Economic Momentum Continues to Accelerate at the Port Of Boston With New Service at Boston Autoport
New Service is the Second to Start at the Port of Boston in the Last Month
The Massachusetts Port Authority (Massport) announced today that the Port of Boston continues to gain new business with the start-up of direct export service at Boston Autoport located in Charlestown. Beginning today, the Grimaldi Group starts its monthly Roll-On, Roll-Off or “RoRo” service between the U.S. and West Africa to export “wheeled” cargo that includes cars, trucks, tractors, buses, and other vehicles and equipment.
“Even in the current economic climate, ocean carriers see new opportunities to move cargo via the Port of Boston,” said Michael A. Leone, Massport’s Port Director. “This activity is good for New England businesses and their working families. We are pleased with the addition of the Grimaldi Group service at Boston Autoport as it helps maintain jobs at the port, and provides additional avenues to reach world markets.”
The Grimaldi Group’s West Africa Direct Service sails from Boston to the countries of Senegal, Ghana, Togo, Benin, and Nigeria, and provides connecting service on other Grimaldi vessels to Angola, Gambia, Guinea, Sierra Leone, the Ivory Coast, Western Ghana, Cameroon, and the Congo. In addition to Boston, the Grimaldi Group’s West Africa Direct Service will also call other US ports, such as New York, Baltimore, and Jacksonville.
The Port of Boston is one of only a handful of North American ports to add new service this year. Just last month, CMA CGM (America) LLC, the third largest global steamship line, began new container service at Conley Container Terminal in South Boston. The “Black Pearl” service connects Boston with more than 50 new trade destinations via its trans-shipment hub in Kingston, Jamaica. At Kingston, containers are transferred between the Boston ship and CMA CGM vessels sailing to nations in the Caribbean, Central America, South America, Mexico, Europe, the Middle East, Africa, Australia and New Zealand.
The Port of Boston is also served twice weekly by Mediterranean Shipping Company (MSC) with North Europe and Mediterranean direct services, and weekly by China Ocean Shipping Company (COSCO) and its vessel sharing partners, “K” Line, Yang Ming Line, and Hanjin providing direct service between Boston and ports in China. Columbia Coastal Transport provides a weekly barge service between Boston and New York carrying containers from other steamship lines moving cargo in and out of the New England market.

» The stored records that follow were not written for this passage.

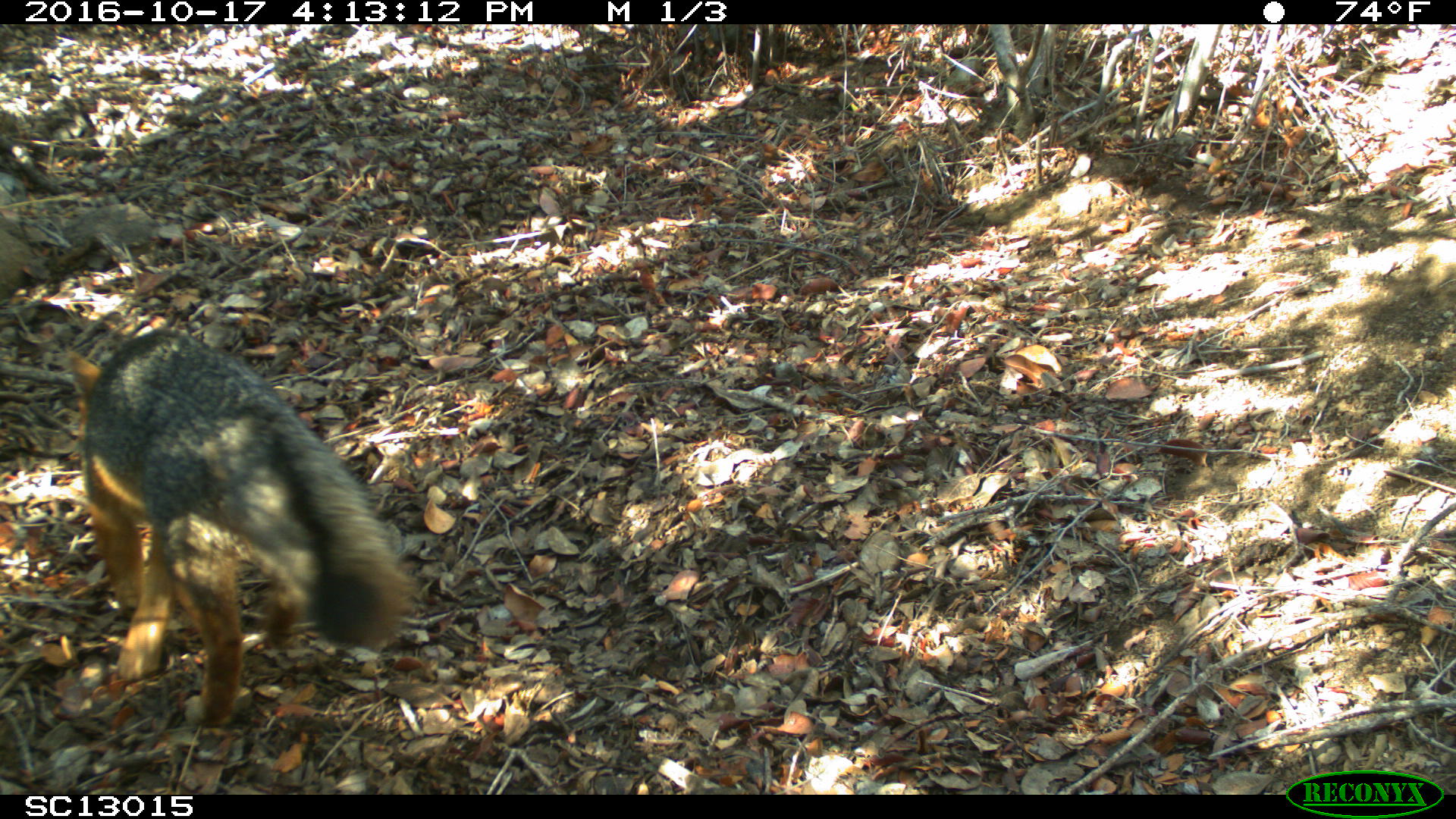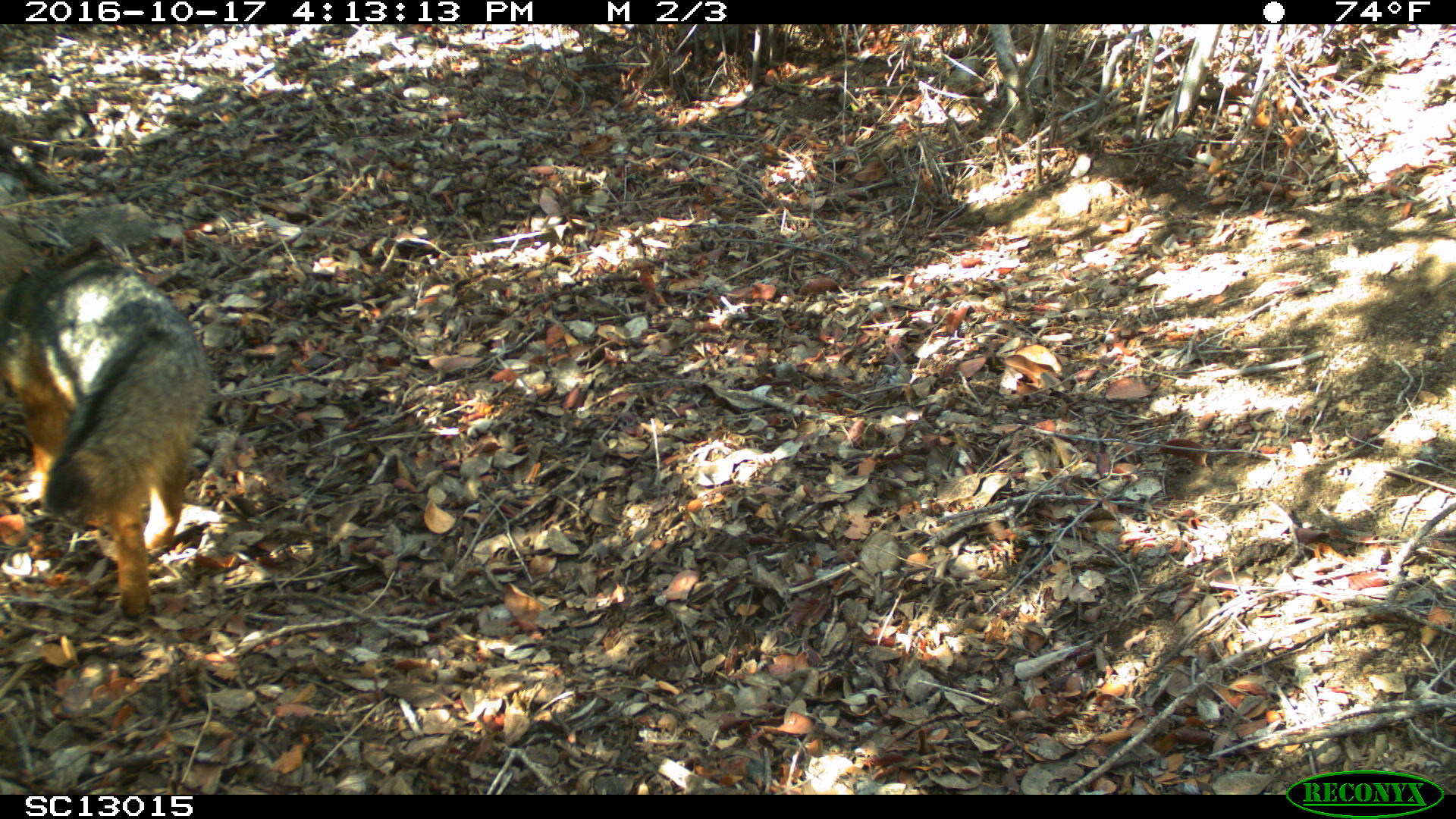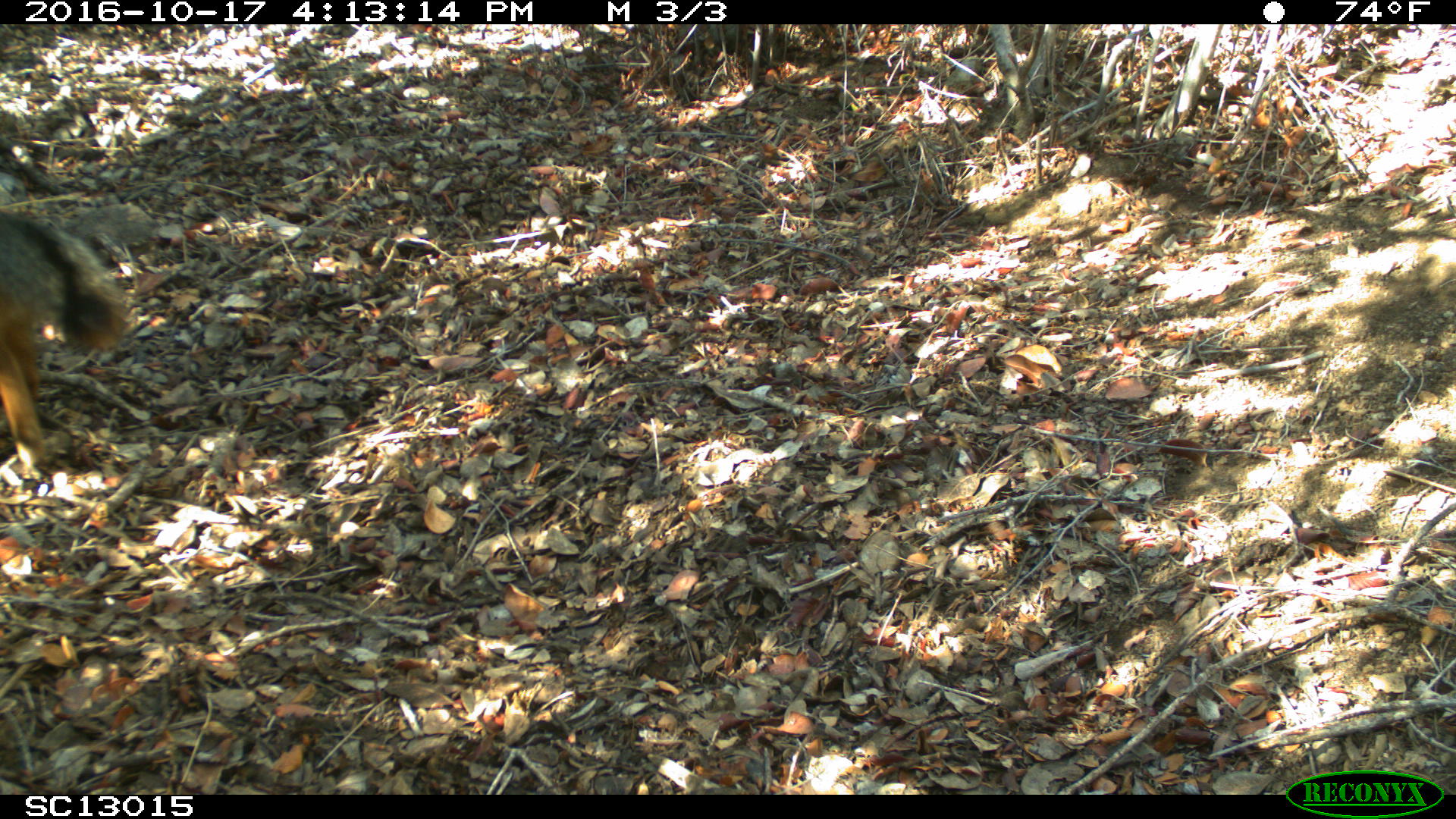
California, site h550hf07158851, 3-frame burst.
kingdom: Animalia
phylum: Chordata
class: Mammalia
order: Carnivora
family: Canidae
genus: Urocyon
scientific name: Urocyon littoralis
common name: island fox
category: fox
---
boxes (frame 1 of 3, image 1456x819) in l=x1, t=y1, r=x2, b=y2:
fox: l=65, t=328, r=416, b=729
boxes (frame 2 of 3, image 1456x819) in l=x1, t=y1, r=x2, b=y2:
fox: l=0, t=258, r=212, b=621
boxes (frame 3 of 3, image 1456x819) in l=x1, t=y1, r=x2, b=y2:
fox: l=0, t=208, r=131, b=470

Boston Autoport leases nearly 80 acres of land from Massport for its bulk and automobile cargoes. It currently handles about 60,000 autos per year, including used vehicles for export, new imported Subarus, and dealer storage and export programs. Additionally more than 250,000 tons of salt are imported annually and stockpiled on the site. Boston Autoport is also Boston’s largest marine fueling facility for commercial vessels and pleasure craft.
The Port of Boston’s activity supports 34,000 jobs, and contributes more than $2 billion to the local, regional, and national economies through direct, indirect, and induced impact. In 2008, the Port of Boston handled nearly 15 million metric tons of cargo. The Port of Boston is the oldest continually active major port in the Western Hemisphere. Top imports include: alcoholic beverages, frozen seafood, footwear and furniture. Top exports include: hides and skins, autos, logs and lumber, frozen seafood, paper including waste paper, and scrap metal.